Thought for the Month (December 2007)
Spot the difference
Another Christmas on its way! The signs are all there. First week in October, and the Charity Christmas-card shop opened for business in the Tunbridge Wells Church basement. Second week in October, and our local department store cleared its windows ready for their Christmas display. First week in November, and I saw my first full-length Christmas shopping advert on the television. Here we go again!
Christmas seems to come earlier every year, but what difference does it make? On a world scale, not that much it would seem. As the well-known Christmas carol correctly puts it 'Beneath the angel strain has rolled two thousand years of wrong'. There will be no 'truce in the trenches' anywhere this Christmas. And for many out there, Christmas has become the loneliest time and most miserable of the year.
So, spot the difference! Not in the world out there, but in the heart of each and every one of us. As we run through the familiarity of Christmas, the shopping and the glitter, the present giving and the nativity scenes, will the knowledge of the amazing incarnation of our Lord Jesus Christ in human form make any difference to each of us? Deep down in our hearts where it really matters? That 'God was man in Palestine, and lives again in Bread and Wine'. The power, the redemption, and the glory!
May I wish you all a happy and a peaceful Christmas, and in all the festivities surrounding this Christmastide, may we understand more of God’s amazing gift to us, and seek to pass his good news on to others.
A Christmas Letter from the moderator to the churches of the southern synod.
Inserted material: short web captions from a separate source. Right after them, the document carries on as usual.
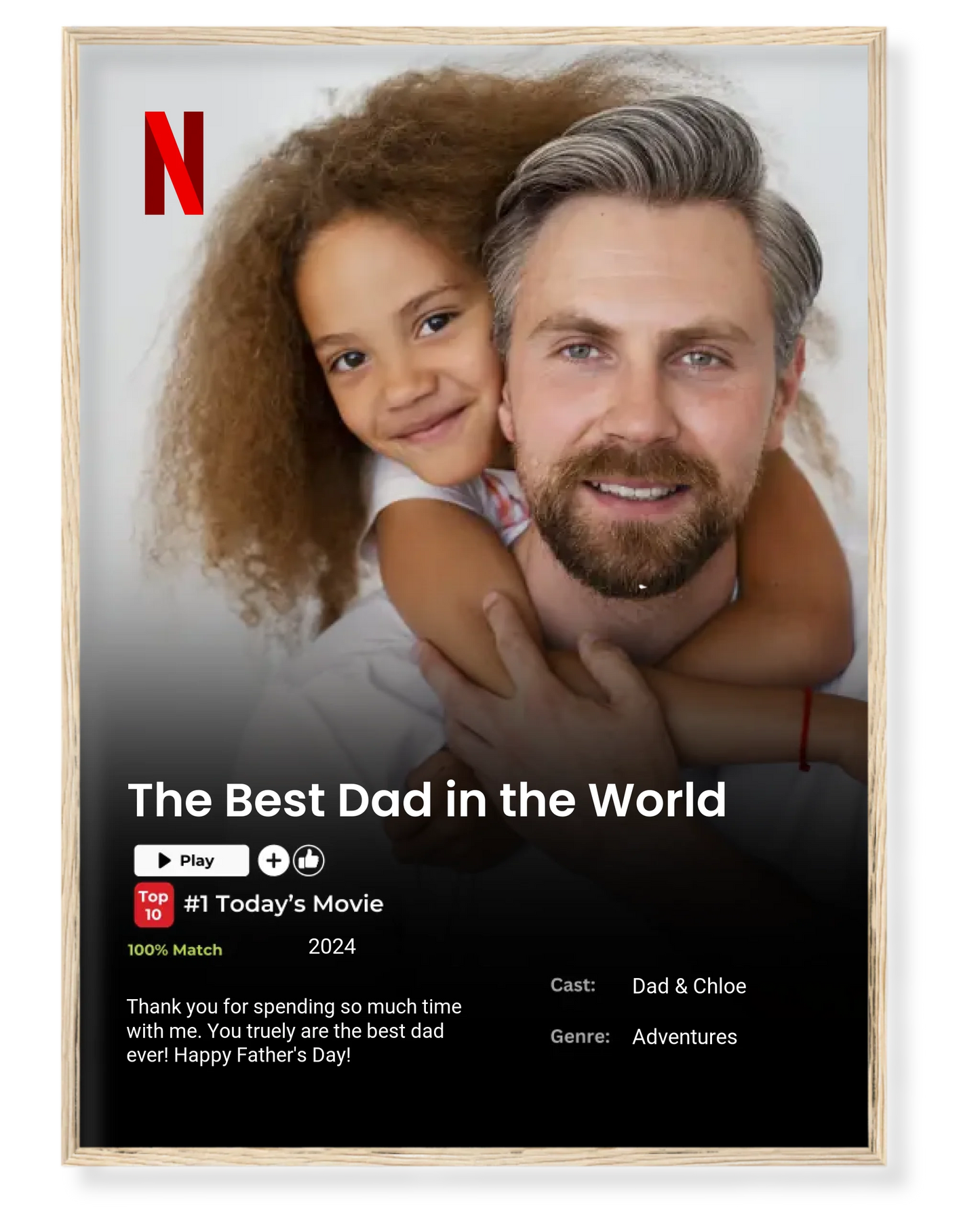 "The Best Dad in the World" 🎬- Personalized Netflix-Style Poster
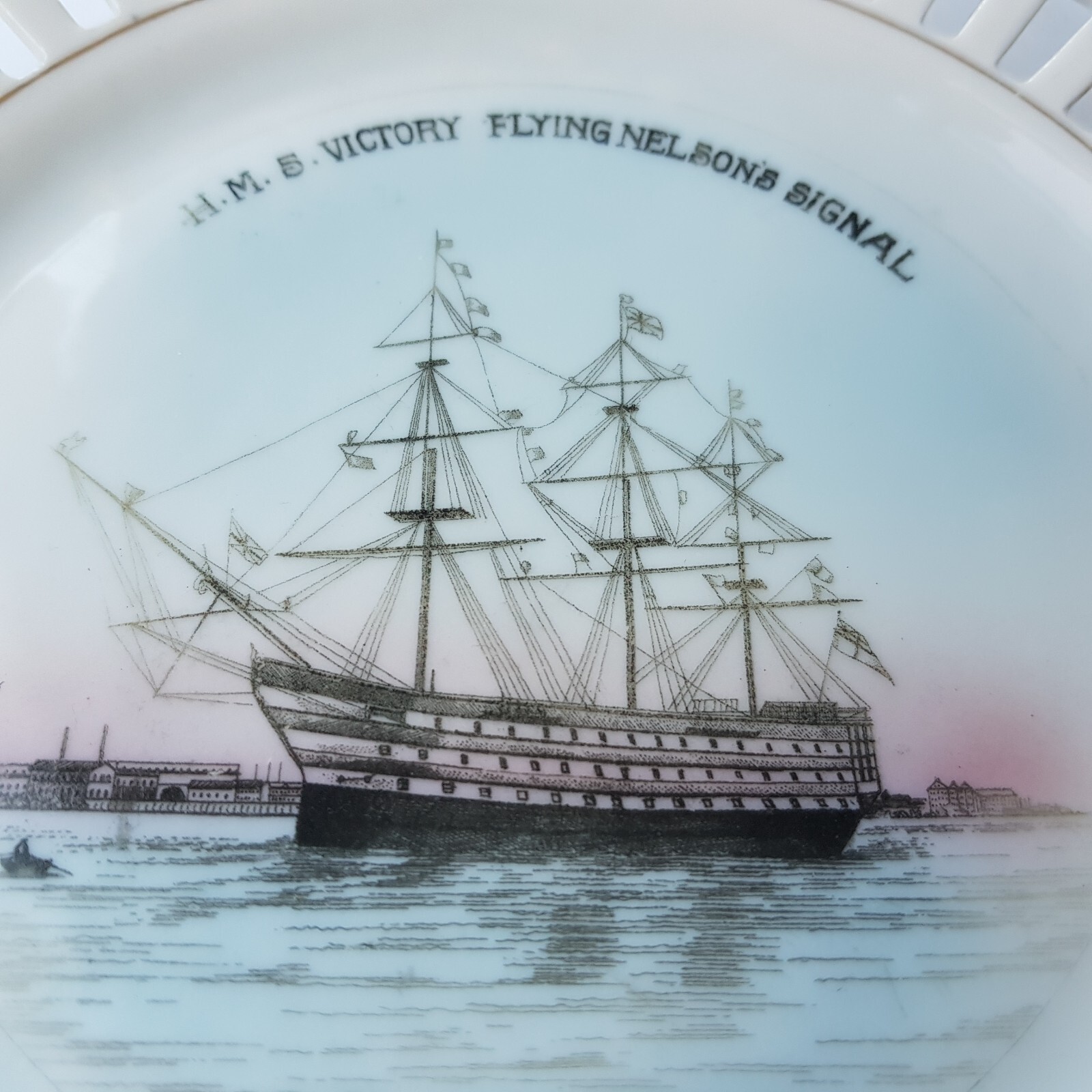 Victorian ceramic ribbon plate antique HMS Victory ship British Navy Nelson 21cm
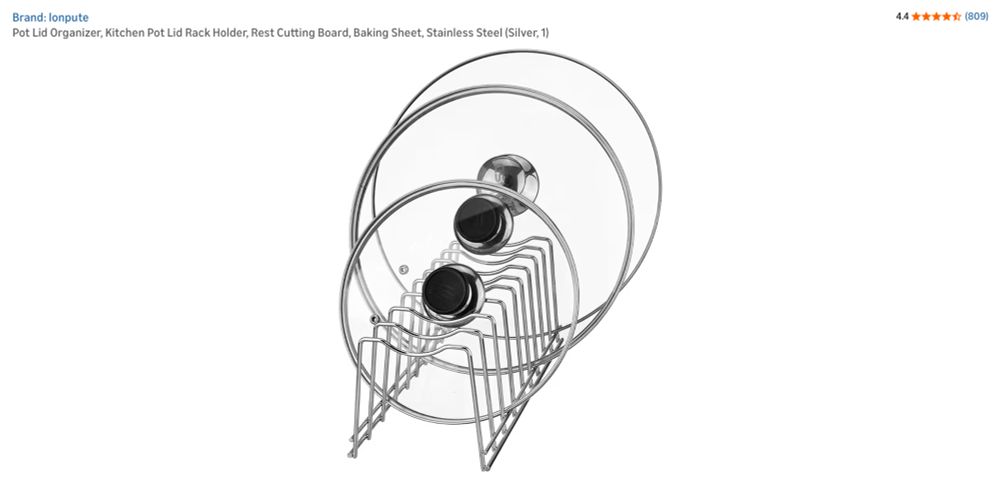 A photo of a lid organizer for pots and pans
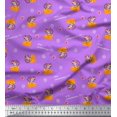 thumbnail image 1 of Soimoi Purple polyester Crepe Fabric Cheese Slice & Rats Kids Decor Fabric Printed Yard 42 Inch Wide, 1 of 3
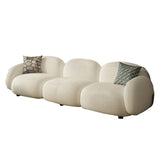 Contemporary 29.52" H White Wool Square Arm Sofa for Living Room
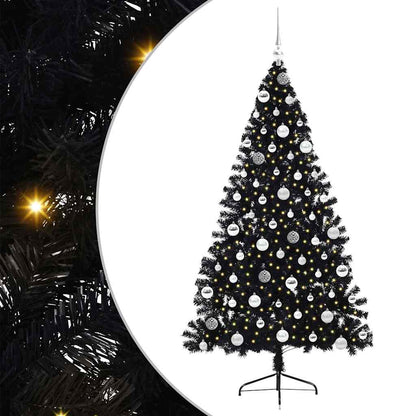 Artificial Pre-lit Christmas Tree Black 180 cm PVC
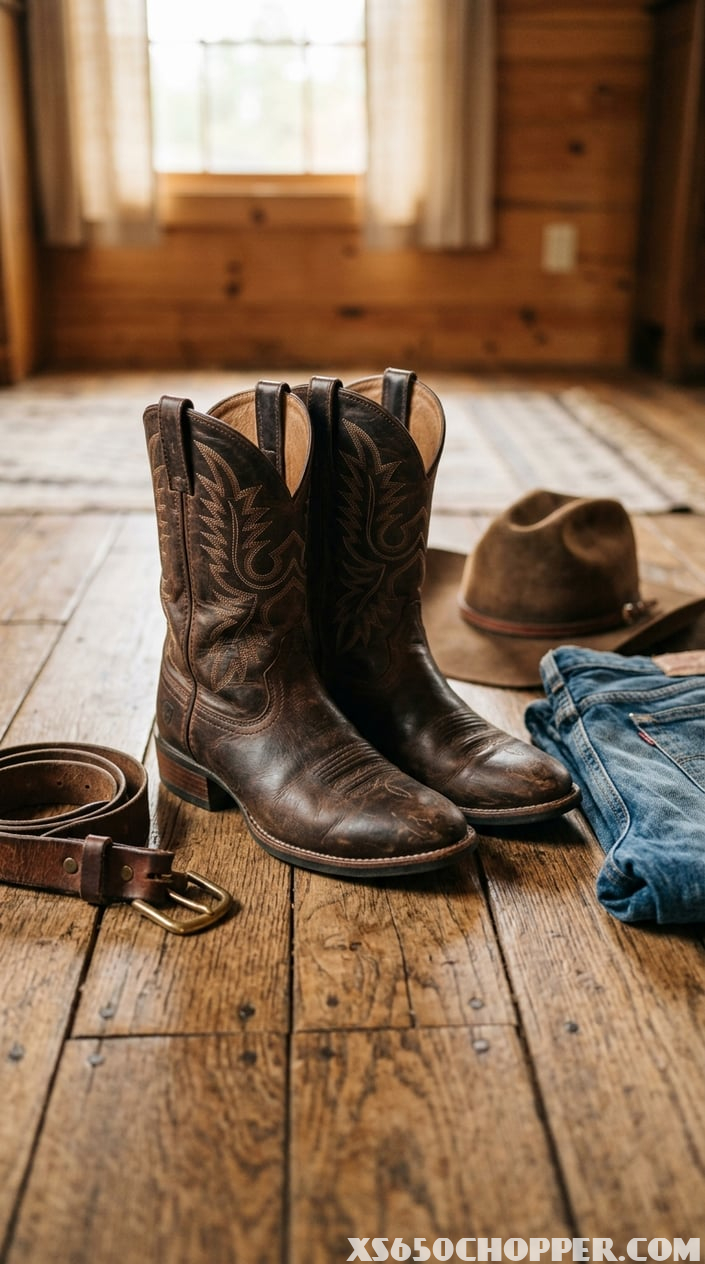 A pair of brown leather cowboy boots on a wooden floor with a cowboy hat and belt nearby.
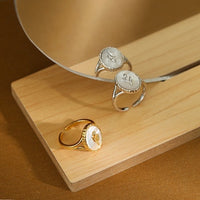 Timeless Mother of Pearl Tulip Rings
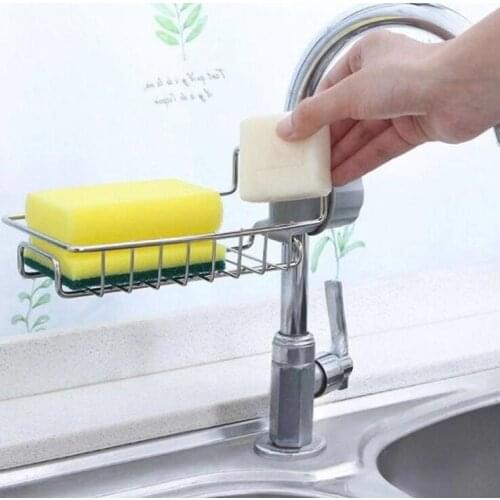 Household kitchen faucet rack，Stainless steel non-punching water tank storage rack，water draining rack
Christmas is something we celebrate. And there is something to celebrate! At Ordinations, Ministers are asked 'Do you believe that Jesus Christ, who was born of Mary...is the gift of God's very self to the world? Those words move me deeply every time I put them to an Ordinand.
The way we celebrate Christmas is hotly debated. Too secular? Too commercial? Certainly it can feel as if Christmas is done to us in an unhelpful way, and we can easily resent it, especially those of us who think we know the real reason for the season.
Yet Christmas is something that is done to us, and for us...and it's something we should do to and for each other. It's done to us in that the birth of Jesus is a vital part of the jig-saw of God's loving purposes. The infant in Bethlehem is pivotal to God's gracious 'it's-not-up-to-you' dealing with us.
Jesus is God being done to us, and our celebrating of that is given its authenticity as we do Christmas to one another. The Christmas day meal at Church for people who would otherwise be on their own, the ‘six geese a-laying' for a remote village in Africa, the Charity Christmas cards, the extra cheque for Cancer research; these are all ways - and there are millions of others - of doing Christmas to each other. And each of them proves that love came down at Christmas.
The Synod officers and the Synod staff, together with Bethan and Jess join me in wishing you a Christmas marked by the joy of real giving and receiving.